Gripped by a deadly crisis, with grenades exploding in the streets of Bangkok, the people and politicians of Thailand once again find themselves back in the global media headlines. Unfortunately, much of the coverage is sexed-up and superficial, which is normally what happens when outsider journalists buzz in and out of a country (‘clusterfuck’, as they say), hastily file their reports, then move on, to the next episode of breaking news, wherever it is happening. Fellow journalists elsewhere on the planet predictably join the chorus. Perched at their desks, working to tight deadlines, they blindly repeat what’s just been said. The resulting coverage becomes fully cosmetic: it shuns the unfamiliar, ignores the cutting-edge qualities of the unfolding drama, misjudges its larger historical significance. As the case of Thailand shows, the overall result is paradoxical: news kills its own novelty. The life-and-death events gripping Thailand deserve much more careful treatment. So here are a few brief thoughts that readers might find useful when trying to figure out the wider global significance of this vexed and vicious moment in Thai politics.
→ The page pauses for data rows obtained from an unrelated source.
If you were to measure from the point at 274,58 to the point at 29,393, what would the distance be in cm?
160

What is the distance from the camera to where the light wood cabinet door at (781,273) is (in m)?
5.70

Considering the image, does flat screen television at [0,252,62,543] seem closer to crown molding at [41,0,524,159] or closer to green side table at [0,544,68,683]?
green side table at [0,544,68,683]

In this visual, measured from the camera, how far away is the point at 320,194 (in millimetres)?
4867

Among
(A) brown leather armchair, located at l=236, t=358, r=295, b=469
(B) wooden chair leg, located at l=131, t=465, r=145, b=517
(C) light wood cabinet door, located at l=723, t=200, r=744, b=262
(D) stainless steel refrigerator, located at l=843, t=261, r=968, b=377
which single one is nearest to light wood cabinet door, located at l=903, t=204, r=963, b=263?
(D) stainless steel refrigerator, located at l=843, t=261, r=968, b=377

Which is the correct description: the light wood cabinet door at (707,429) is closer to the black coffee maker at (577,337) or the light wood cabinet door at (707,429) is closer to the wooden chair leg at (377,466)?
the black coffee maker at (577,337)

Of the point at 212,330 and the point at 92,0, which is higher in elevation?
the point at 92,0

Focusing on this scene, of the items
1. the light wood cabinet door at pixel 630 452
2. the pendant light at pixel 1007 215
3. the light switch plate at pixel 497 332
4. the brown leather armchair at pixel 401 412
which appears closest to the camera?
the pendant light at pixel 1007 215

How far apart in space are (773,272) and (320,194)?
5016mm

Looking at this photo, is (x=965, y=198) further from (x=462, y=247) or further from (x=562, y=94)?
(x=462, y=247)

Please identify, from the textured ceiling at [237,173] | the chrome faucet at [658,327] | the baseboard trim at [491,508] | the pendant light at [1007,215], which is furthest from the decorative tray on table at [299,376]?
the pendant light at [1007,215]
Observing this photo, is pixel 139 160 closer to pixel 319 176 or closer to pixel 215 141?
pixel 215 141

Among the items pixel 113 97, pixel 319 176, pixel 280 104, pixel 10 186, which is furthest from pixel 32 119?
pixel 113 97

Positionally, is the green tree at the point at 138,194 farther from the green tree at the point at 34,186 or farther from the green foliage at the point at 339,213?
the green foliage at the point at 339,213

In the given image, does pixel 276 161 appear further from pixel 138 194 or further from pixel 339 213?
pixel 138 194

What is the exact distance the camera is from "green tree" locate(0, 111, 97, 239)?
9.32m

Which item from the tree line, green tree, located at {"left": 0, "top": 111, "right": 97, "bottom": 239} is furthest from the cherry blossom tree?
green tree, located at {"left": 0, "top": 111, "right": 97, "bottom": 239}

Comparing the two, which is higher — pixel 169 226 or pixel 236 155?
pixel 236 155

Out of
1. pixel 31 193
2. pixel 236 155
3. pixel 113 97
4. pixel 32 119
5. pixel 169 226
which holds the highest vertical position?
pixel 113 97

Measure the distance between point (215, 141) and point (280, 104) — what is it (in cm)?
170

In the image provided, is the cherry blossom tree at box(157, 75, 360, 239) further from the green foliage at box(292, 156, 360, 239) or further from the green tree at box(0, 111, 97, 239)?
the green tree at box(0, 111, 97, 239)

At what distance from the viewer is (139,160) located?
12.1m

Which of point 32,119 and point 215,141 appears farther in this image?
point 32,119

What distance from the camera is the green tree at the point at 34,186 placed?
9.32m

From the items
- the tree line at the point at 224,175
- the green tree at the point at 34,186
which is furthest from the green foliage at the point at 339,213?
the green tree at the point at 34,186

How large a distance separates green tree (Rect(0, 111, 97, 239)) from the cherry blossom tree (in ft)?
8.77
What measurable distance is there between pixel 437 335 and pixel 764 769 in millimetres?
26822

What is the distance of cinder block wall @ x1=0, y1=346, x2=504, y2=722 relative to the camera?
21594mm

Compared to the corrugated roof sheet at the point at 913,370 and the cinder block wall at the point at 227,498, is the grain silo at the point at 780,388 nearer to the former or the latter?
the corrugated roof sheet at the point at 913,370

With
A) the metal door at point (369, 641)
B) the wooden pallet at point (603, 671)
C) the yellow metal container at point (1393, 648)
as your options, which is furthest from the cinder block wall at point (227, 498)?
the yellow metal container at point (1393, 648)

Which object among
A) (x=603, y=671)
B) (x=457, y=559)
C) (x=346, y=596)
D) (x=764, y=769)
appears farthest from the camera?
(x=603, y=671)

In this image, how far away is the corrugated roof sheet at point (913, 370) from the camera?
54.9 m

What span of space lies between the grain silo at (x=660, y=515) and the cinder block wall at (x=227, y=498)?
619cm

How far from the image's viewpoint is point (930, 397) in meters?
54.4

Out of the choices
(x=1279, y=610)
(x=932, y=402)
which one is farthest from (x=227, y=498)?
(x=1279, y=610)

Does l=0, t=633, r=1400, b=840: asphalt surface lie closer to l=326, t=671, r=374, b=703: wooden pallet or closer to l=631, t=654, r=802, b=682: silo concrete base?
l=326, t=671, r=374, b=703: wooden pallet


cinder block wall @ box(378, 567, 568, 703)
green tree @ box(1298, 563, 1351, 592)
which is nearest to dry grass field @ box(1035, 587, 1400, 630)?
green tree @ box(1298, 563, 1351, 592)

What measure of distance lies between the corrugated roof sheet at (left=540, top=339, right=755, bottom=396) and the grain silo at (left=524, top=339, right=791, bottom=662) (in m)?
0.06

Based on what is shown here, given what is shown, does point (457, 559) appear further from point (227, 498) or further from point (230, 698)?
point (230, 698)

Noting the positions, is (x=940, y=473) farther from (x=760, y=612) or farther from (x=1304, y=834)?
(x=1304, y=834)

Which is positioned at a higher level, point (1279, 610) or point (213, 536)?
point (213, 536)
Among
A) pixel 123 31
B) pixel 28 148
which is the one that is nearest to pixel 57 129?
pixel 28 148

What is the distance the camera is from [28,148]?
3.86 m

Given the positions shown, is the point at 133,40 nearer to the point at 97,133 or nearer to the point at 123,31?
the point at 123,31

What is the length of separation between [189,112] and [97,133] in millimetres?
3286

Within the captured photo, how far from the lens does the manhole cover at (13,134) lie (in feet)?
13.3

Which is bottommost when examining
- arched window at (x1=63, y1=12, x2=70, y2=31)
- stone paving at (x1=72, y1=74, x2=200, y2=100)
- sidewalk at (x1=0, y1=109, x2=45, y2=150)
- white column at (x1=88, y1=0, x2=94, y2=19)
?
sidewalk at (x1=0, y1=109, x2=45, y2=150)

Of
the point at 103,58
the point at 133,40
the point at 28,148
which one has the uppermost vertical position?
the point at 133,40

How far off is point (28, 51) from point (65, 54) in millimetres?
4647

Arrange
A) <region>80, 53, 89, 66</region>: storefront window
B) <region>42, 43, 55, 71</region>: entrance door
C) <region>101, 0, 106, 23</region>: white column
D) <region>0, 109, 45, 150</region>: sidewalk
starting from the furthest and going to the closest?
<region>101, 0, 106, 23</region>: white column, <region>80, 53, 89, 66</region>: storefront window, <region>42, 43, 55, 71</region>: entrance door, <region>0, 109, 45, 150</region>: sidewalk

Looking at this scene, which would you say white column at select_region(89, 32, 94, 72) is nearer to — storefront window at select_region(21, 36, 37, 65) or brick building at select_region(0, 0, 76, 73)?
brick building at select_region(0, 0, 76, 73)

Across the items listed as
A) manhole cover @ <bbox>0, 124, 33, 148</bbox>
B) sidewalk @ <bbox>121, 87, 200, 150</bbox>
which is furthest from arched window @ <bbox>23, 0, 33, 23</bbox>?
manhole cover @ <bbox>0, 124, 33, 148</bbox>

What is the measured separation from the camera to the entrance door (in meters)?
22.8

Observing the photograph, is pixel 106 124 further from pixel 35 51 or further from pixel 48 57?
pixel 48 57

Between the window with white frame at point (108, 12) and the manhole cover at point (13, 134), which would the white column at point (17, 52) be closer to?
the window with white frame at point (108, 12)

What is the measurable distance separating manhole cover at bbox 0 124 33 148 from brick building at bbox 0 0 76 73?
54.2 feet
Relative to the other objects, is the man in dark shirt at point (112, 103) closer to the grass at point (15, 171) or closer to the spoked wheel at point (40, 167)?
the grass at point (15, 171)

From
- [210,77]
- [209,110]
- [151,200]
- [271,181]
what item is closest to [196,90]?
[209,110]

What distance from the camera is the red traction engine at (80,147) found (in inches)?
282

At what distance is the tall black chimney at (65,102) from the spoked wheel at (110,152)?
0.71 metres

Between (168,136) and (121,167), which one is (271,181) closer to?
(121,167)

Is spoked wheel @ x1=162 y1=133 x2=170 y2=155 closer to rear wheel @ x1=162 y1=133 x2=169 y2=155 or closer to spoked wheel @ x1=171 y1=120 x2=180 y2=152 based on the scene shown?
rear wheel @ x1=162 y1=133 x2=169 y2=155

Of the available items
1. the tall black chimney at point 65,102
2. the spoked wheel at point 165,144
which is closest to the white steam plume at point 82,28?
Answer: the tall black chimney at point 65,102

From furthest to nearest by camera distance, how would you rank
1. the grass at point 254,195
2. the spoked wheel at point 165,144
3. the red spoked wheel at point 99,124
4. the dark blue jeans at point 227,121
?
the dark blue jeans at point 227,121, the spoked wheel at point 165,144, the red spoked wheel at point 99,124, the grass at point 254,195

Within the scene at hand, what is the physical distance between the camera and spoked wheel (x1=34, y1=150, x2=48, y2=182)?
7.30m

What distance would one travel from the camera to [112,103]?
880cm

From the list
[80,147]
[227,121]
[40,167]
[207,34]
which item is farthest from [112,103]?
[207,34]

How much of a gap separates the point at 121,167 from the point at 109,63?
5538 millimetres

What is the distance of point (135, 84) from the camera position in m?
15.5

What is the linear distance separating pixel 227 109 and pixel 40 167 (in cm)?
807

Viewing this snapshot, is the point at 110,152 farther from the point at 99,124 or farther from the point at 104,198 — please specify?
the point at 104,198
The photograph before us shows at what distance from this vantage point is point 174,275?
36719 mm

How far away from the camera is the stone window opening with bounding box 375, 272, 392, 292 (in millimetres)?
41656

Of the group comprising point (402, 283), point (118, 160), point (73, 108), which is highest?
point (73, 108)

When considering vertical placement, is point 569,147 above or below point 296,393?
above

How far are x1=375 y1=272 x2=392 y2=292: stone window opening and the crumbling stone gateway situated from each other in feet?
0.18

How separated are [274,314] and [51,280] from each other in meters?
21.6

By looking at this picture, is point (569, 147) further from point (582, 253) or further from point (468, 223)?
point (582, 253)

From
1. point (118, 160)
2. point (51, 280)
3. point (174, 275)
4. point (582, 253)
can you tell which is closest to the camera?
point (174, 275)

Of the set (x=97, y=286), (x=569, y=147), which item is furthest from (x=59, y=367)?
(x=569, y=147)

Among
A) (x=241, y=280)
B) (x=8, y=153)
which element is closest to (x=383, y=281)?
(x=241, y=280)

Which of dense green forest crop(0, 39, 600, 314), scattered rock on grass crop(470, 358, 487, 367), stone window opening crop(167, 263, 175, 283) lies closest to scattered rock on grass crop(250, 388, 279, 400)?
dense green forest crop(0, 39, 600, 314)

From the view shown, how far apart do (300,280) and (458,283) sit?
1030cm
First: Thailand’s adventures with democracy during the past generation are not backwater developments. They are of global relevance. They’re part of a bigger historical trend in which, despite many ups and downs, the spirit, language and institutions of democracy have made their mark in virtually every part of the Asia and Pacific region, on a scale never before witnessed. Some Western scholars say democratisation in the region brings it ever closer to ‘the Anglo-American model of two party democracy‘. This is wrong. It’s not just that the so-called Washminster model of ‘liberal’ parliamentary democracy has largely failed to take root in the region. The much more interesting fact is that the Asia and Pacific world, Thailand included, is making its mark and taking its revenge on Western democratic ideals and practices. The Thai dalliance with democracy is changing its imaginary homelands, doing new things to democracy, in defiance of the textbooks.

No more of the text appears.